Nous voici dans l'Angleterre élisabethaine, entre Stratford et Londres. Un enfant court partout, cherche de l'aide, sa sœur jumelle est très malade. Son père acteur et auteur de pièces de théâtre est absent depuis longtemps, sa mère la belle et mystérieuse Agnes, est à l'extérieur, la bonne, les grands parents, la grande sœur Susanna sont introuvables. Vite, chercher du secours, se rendre hors d'haleine chez le docteur.
Pendant que le monde d'Hamnet s'effondre, que l'impensable arrive à sa sœur adorée Judith, la vie continue pour tous jusqu'à ce que les différents univers s'alignent et que tous soient ensemble face à l'indicible : la pestilence venue de loin par bateau cachée dans des perles de Murano.
Il n'y a pas de qualificatif pour nommer des parents qui perdent un enfant, il n'y en a pas non plus pour un garçon qui perd sa sœur jumelle. Comme si certains états de dénuement extrême, de peine sans fond étaient hors limite, imprononçables.
L'auteure s'attache à nous raconter comment cette famille s'est formée, sa genèse, en commençant par les parents : donc flashbacks sur l'enfance du père, William, celle de son épouse Agnes, intrigante, savante dans l'art de soigner, capable de sonder les âmes et de pressentir l'avenir... Couple improbable qui pourtant reste solide malgré la distance, malgré les chagrins, malgré ce deuil inacceptable.
Agnes ne voit rien venir cette fois, elle sait que deux enfants seront à son chevet le jour de sa mort, elle le sait, elle a eu une vision. Elle a mis au monde Susanna et ensuite les jumeaux. Quand elle comprend que Judith est victime de la peste, elle déploie tous ses talents de guérisseuse, elle attend l'arrivée de Will, elle se focalise sur sa fille.... Elle ne sait pas que les jumeaux ont passé un pacte : Hamnet donne sa vie à Dieu en échange de celle de sa sœur bien-aimée. La mort l'emporte, la petite est sauvée. De retour, Will en entrant dans sa maison découvre sa Judith saine et sauve, il se rassure pour un bref moment mais soudain il voit le linceul à demi fermé d'Hamnet...
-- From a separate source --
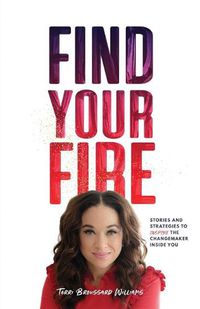 Cover image for Find Your Fire: Stories and Strategies to Inspire the Changemaker Inside You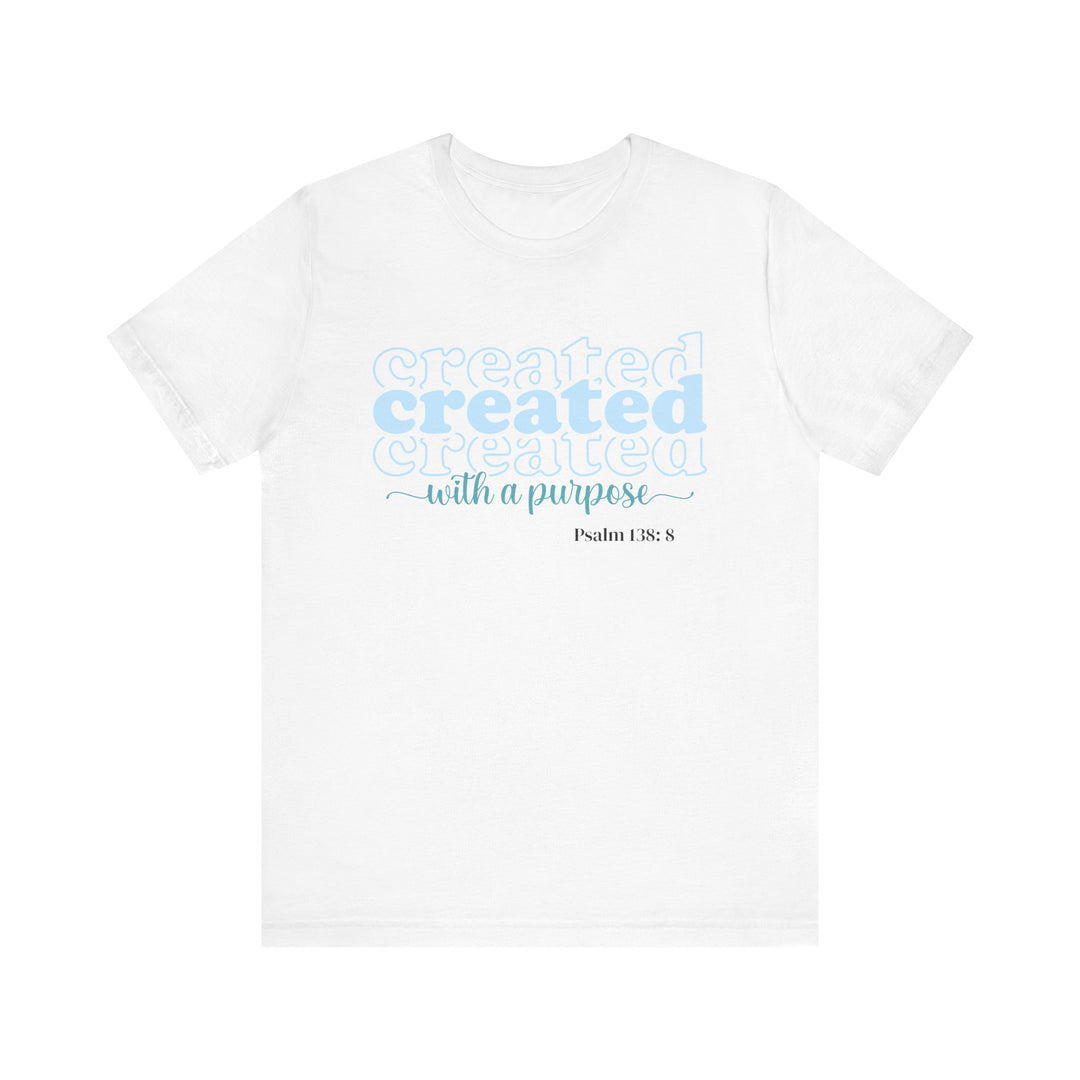 Created with a Purpose Shirt, Bella Canvas Unisex T-Shirt, Created with Purpose Tee, Inspirational T-Shirt, Faith-Based Apparel, Christian Gift, Motivational Short Sleeve Shirt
Agnes s'écroule, William déboussolé repart pour Londres afin de sauver sa troupe à l'approche de la rentrée théâtrale, Susanna prend la tête de la famille, Judith s'enfonce dans un monde imaginaire entourée de chats....La description détaillée de cette lente descente aux enfers de Agnes et de cette famille ne nous laisse aucune plage de repos. On ne comprend pas l'absence, la fuite ? de William. On suit ce clan Shakespeare pendant quatre ans au quotidien, dans cette ville de province au temps d'Élisabeth 1ère, on assiste au retours brefs de Will toujours amoureux, si prolixe dès qu'il s'agit d'écrire, si impuissant à s'exprimer dès qu'il est face à son épouse. Chacun est piégé dans la toile du chagrin, de la perte.
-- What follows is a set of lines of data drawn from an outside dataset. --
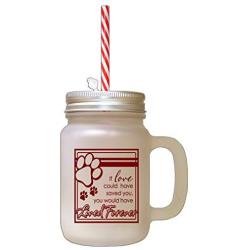 Maroon If Love Could Have Saved You Would Have Lived Forever Frosted Glass Mason Jar With Straw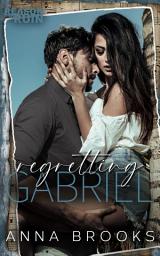 Icon image Regretting Gabriel: An Angsty Romance (Rockstar Romance)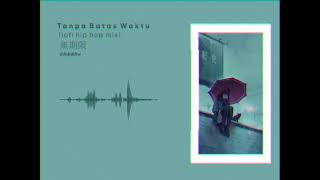 Download Lagu Fididifiw   Tanpa batas Waktu ( Lofi hip hop Mix ) MP3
Peu à peu le portrait de William Shakespeare intime se dessine, son enfance maltraitée, la violence et la malhonnêteté paternelle, la ruine et la déchéance sociale qui s'ensuit, la préférence maternelle envers son frère, le jugement définitif de tous quant à sa nullité, sa fainéantise, un moins que rien de l'avis général... sauf aux yeux de la belle et troublante Agnes. Une histoire d'amour rare, stupéfiante.... Cependant un jour, Joan la perfide belle mère de Agnes lui apporte un objet qui pourrait détruire à jamais leur couple.... Alors Agnes n'a plus le choix.....
La fin de ce récit est d'une beauté à couper le souffle comme tout ce roman historique et psychologique superbe, d'une délicatesse extrême, où l'Art sublime l'horreur, où l'Amour repousse les ténèbres, rendant les amants éternels.Une histoire universelle en des temps de violence, de cruauté, de superstition, d'intolérance, d'épidémie où cependant la lumière, la beauté, l'espoir surgissent brusquement au travers des nuages.
Roman, inspiré par l'œuvre de Shakespeare dont il est un vibrant hommage, somptueux et spectaculaire, dans tous les sens du terme, à l'instar du Hamlet, pièce déclaration d'amour éternel d'un père à son fils. Un des plus beaux livres lus cette année.